Bloc de texte ->
▬▬▬

La Belgique fait le choix des pays oubliés
Annuschka Vandewalle et David Verstockt (tous deux membres de l’ONG FOS) ont écrit une lettre ouverte au ministre de la Coopération au développement. Ils se demandent notamment pourquoi dans le cadre de la Coopération belge au développement, nous nous concentrons sur les pays les plus fragiles et sur les zones post-conflits. Voici ma réponse.
Chers Annuschka et David,
Merci pour votre lettre ouverte.
Vous l’avez compris : dans les années à venir, j’ai l’intention de changer le cap de la politique belge en matière de développement. Ma première préoccupation est d’obtenir de meilleurs résultats sur le terrain et un plus grand impact dans les pays capables d’utiliser au mieux notre aide. C’est salutaire pour la population des pays qui sont nos partenaires mais pas uniquement. Une plus grande efficacité de l’aide augmente aussi le soutien à la coopération au développement dans notre pays. Je suis convaincu que nous pouvons y arriver si nous faisons des choix précis.

▬▬▬

Défi a -> Convertis en liste JSON de chaînes les lignes des données de relations spatiales, de la ligne contenant "Between the fingers" jusqu'à celle contenant "(x=12, y=703) → (x=54, y=284) → (x=423, y=8)" incluse. Mets une chaîne par ligne et omets les lignes vides.

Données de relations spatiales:
▬▬▬

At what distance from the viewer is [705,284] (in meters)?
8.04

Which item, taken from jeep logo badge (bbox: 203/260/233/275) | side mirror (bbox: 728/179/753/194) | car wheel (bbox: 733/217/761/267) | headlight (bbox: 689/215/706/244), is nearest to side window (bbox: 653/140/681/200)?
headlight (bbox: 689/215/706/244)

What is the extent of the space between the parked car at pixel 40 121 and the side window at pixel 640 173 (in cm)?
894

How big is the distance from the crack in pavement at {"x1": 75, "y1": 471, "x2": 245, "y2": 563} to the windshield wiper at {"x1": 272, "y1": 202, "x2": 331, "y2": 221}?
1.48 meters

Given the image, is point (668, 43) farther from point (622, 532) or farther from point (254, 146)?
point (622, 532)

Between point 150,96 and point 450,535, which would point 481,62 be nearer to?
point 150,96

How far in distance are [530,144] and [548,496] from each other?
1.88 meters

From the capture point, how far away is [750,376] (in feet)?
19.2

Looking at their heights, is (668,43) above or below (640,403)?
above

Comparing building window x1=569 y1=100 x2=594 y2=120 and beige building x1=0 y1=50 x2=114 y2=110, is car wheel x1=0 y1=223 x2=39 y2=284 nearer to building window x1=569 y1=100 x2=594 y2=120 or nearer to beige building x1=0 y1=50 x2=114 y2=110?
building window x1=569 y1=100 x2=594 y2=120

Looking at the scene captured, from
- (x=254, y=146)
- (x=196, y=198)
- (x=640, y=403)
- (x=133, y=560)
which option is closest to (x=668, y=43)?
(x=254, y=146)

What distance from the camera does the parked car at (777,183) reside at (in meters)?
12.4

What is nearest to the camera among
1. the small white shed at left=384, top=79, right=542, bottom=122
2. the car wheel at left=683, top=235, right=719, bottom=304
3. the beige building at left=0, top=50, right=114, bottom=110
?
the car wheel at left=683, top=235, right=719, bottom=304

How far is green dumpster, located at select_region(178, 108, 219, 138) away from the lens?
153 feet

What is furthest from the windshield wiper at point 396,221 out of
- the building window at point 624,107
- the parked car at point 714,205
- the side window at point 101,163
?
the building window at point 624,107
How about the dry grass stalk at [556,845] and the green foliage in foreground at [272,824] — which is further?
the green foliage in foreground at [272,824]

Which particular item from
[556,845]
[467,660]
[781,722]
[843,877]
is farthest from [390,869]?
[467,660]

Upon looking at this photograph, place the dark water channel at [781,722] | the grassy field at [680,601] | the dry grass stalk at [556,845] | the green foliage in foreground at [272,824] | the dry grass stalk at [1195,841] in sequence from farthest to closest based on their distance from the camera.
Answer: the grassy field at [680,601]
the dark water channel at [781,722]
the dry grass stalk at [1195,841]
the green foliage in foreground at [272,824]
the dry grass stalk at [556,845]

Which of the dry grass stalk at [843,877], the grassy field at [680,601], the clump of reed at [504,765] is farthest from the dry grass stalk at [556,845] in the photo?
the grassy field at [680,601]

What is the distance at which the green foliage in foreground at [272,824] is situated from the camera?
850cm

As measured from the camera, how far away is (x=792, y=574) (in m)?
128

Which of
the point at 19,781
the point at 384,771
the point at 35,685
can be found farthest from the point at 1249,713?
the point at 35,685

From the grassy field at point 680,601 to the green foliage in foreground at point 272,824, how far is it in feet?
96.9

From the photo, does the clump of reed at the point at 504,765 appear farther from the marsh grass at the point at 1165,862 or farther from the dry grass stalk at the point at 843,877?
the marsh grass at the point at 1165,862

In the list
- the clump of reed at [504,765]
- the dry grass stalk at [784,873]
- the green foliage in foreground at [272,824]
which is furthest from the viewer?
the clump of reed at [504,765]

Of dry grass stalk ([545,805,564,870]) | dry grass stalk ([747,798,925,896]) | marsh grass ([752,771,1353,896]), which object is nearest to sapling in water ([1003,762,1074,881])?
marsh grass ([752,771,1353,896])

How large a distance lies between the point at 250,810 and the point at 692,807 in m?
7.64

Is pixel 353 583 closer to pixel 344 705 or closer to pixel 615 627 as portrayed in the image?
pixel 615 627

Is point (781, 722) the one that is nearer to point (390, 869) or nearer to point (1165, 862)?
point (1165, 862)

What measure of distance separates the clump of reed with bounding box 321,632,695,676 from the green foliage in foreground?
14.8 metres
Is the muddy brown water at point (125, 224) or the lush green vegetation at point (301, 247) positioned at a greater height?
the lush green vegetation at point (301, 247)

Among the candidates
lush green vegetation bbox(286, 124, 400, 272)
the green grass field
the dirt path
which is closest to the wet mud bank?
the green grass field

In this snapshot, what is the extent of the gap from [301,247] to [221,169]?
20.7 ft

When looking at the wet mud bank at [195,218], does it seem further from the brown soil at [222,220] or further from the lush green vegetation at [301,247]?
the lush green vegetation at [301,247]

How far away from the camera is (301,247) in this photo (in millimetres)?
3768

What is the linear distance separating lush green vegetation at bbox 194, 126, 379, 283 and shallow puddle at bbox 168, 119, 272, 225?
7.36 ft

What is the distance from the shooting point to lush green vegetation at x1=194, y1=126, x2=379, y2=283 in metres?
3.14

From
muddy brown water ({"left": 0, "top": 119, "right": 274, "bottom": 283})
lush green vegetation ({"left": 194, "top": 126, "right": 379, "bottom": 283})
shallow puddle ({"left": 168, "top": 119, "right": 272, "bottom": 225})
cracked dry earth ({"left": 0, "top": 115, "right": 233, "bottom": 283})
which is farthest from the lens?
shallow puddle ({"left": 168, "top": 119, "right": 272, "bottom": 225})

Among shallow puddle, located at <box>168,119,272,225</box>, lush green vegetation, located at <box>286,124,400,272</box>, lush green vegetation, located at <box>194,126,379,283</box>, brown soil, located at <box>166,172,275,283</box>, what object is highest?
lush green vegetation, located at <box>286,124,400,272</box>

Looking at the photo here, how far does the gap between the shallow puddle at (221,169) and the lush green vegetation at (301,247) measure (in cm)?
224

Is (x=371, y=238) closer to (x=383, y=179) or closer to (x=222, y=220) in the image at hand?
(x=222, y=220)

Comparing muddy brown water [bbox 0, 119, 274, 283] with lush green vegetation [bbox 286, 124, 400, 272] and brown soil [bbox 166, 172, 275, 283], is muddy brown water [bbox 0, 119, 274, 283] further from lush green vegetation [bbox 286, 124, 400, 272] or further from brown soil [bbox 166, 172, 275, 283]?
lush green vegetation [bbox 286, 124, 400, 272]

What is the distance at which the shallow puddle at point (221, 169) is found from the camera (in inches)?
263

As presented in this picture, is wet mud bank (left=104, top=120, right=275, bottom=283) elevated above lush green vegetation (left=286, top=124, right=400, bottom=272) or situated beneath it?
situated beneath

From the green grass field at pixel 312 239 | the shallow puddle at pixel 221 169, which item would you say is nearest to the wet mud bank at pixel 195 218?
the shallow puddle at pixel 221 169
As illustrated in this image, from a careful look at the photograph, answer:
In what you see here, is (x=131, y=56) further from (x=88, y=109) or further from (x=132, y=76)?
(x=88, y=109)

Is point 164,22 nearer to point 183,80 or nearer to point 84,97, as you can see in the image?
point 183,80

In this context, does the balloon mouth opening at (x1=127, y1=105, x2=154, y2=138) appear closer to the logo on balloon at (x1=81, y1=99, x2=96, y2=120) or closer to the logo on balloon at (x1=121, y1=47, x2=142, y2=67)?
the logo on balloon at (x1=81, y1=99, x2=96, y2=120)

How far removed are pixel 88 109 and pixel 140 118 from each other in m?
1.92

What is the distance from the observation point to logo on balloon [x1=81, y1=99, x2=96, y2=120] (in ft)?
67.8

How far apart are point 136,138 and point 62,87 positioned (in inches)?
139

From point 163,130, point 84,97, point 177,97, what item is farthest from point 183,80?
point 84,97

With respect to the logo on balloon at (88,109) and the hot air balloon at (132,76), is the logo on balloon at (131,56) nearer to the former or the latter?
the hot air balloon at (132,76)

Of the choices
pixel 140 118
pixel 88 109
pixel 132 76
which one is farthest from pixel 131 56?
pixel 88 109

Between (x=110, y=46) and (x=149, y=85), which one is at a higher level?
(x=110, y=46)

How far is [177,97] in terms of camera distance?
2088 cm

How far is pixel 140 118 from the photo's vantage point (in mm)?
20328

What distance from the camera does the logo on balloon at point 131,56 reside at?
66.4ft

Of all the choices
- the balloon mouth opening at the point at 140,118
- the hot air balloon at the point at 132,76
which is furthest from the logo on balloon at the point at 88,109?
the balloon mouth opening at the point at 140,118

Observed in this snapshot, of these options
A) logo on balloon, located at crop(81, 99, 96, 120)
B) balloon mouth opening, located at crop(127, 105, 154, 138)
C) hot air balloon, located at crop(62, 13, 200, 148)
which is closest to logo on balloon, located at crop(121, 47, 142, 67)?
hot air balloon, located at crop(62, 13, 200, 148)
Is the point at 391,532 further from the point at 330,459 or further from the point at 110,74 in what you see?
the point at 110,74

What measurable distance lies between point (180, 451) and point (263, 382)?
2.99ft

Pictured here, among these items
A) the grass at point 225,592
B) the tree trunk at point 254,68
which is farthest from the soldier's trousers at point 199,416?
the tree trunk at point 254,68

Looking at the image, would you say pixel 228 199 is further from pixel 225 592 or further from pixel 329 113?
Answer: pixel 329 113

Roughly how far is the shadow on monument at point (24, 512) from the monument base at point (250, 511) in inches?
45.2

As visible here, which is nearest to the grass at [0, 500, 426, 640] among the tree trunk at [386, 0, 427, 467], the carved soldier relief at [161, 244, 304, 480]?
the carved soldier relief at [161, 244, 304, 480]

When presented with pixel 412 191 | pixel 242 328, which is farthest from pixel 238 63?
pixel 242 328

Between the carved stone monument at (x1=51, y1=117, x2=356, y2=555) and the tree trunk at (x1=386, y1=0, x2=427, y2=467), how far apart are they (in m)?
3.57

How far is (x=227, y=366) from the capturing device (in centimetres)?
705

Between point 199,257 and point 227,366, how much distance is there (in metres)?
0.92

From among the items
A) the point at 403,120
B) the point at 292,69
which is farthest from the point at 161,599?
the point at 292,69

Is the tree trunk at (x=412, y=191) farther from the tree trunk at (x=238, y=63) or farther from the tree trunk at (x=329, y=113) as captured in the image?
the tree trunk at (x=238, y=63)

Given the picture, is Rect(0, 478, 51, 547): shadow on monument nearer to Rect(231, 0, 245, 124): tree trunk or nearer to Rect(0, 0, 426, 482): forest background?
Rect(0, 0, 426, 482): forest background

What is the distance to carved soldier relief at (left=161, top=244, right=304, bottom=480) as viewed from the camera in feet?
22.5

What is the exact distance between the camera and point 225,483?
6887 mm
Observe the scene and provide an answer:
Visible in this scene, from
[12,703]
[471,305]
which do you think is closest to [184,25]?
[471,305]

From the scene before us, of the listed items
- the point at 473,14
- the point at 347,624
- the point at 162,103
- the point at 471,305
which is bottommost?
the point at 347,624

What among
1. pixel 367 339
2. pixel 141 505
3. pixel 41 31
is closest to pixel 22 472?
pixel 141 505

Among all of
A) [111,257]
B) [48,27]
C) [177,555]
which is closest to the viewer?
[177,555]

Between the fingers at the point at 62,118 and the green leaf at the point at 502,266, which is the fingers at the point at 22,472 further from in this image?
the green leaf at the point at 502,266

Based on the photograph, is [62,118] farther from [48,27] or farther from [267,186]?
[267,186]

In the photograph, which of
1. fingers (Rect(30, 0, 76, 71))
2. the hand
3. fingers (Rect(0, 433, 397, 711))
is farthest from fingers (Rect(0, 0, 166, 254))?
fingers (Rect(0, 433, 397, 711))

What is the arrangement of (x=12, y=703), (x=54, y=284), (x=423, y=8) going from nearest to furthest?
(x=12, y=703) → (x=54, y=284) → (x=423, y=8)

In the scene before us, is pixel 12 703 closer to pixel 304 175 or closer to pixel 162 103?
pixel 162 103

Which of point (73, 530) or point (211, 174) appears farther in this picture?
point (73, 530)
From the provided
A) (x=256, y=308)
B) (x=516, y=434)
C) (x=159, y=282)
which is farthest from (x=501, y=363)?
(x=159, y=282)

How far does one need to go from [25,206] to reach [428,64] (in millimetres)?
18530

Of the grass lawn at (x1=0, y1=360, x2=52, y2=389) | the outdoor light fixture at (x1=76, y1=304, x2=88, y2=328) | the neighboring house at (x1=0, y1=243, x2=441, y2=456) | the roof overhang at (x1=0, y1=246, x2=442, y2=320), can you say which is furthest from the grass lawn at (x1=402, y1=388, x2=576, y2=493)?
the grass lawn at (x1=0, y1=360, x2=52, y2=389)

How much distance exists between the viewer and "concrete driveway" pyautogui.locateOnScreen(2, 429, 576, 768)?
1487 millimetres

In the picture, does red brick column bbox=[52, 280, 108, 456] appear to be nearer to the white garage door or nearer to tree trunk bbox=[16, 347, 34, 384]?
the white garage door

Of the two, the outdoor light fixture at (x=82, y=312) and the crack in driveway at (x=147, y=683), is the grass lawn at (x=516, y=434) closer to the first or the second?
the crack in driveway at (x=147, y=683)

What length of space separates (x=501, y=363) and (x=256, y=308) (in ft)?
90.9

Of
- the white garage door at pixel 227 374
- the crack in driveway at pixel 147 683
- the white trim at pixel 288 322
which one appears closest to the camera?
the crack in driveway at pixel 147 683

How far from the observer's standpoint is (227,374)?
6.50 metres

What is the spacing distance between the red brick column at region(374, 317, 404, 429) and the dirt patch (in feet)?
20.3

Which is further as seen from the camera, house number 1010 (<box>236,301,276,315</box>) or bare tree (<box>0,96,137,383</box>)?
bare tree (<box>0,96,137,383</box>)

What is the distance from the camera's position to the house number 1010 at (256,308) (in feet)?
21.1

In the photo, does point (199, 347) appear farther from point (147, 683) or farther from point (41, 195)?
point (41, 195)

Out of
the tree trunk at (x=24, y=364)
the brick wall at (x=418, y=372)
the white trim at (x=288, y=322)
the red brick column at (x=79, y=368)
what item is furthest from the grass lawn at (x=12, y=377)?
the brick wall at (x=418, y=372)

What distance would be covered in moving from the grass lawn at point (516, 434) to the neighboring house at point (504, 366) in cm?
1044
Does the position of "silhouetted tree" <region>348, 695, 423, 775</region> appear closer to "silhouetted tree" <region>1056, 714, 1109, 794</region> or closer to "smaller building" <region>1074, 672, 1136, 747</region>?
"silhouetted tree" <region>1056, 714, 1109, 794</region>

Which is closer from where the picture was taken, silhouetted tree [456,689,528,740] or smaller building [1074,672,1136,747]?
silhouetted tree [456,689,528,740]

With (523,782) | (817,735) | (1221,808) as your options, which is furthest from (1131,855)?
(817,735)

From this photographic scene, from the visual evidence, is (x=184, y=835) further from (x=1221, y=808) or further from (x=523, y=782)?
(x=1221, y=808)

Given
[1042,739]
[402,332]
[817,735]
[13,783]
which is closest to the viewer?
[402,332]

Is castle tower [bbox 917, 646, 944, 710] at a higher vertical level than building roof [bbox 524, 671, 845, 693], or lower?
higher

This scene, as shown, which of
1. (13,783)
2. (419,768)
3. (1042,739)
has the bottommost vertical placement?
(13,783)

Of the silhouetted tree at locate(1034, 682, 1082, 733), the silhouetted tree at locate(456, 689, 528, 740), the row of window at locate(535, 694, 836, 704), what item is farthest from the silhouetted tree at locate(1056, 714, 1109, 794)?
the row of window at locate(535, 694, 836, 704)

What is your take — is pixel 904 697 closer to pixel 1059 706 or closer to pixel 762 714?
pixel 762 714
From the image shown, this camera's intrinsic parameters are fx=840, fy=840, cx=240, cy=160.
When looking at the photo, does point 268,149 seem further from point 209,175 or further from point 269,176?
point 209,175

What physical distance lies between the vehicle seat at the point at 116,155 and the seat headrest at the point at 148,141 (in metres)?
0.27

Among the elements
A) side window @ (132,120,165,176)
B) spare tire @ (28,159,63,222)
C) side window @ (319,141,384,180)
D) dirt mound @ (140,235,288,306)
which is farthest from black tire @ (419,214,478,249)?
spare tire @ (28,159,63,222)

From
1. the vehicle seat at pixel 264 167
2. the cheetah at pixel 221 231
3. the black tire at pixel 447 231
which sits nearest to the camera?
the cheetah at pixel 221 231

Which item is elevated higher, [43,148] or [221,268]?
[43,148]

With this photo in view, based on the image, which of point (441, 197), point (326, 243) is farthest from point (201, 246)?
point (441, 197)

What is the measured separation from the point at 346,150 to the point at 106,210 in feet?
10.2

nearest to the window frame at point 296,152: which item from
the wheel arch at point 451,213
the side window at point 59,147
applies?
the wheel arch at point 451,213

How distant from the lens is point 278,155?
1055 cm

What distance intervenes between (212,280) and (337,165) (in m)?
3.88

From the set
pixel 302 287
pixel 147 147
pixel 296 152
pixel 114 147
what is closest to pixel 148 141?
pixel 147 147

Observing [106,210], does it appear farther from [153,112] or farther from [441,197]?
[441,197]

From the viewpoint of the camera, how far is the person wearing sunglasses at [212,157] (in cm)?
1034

▬▬▬

Défi b -> Poursuis la lettre sur la coopération belge au développement à partir de sa dernière phrase.

Résultat de l'exercice a ->
[
  "Between the fingers at the point at 62,118 and the green leaf at the point at 502,266, which is the fingers at the point at 22,472 further from in this image?",
  "the green leaf at the point at 502,266",
  "Based on the photograph, is [62,118] farther from [48,27] or farther from [267,186]?",
  "[267,186]",
  "In the photograph, which of",
  "1. fingers (Rect(30, 0, 76, 71))",
  "2. the hand",
  "3. fingers (Rect(0, 433, 397, 711))",
  "is farthest from fingers (Rect(0, 0, 166, 254))?",
  "fingers (Rect(0, 433, 397, 711))",
  "What is the arrangement of (x=12, y=703), (x=54, y=284), (x=423, y=8) going from nearest to furthest?",
  "(x=12, y=703) → (x=54, y=284) → (x=423, y=8)"
]

Résultat de l'exercice b ->
Pauvres des pays à revenus intermédiaires
L’un de ces choix est de concentrer la Coopération belge au développement sur les pays fragiles et les zones post-conflits. C’est un choix que vous remettez en question. C’est votre droit. Vous me dites « Ne vous focalisez pas sur les États fragiles mais sur les personnes en situation précaire ». Cela semble louable.
Je comprends que vous réclamiez de l’attention pour la problématique des pays à revenus intermédiaires puisque FOS oriente surtout ses activités sur ces pays. Néanmoins, notre choix de concentrer la coopération gouvernementale sur les États fragiles et les zones post-conflits est nécessaire et basé sur une stratégie réfléchie.
Effectivement, les personnes les plus pauvres ne vivent pas dans les pays les plus pauvres. Andy Sumner a clairement mis en évidence il y a deux ans dans son article « Where do the Poor Live » que le principal groupe de personnes confrontées à la pauvreté ne vit pas dans les pays les plus fragiles, mais dans les pays à revenus intermédiaires.
Il s’agit souvent de pays à forte croissance démographique, présentant une économie dominée par l’agriculture et une faible productivité et où les droits de l’Homme sont limités. Un tiers des personnes vivant dans la pauvreté est d’ailleurs concentré dans un seul pays : l’Inde.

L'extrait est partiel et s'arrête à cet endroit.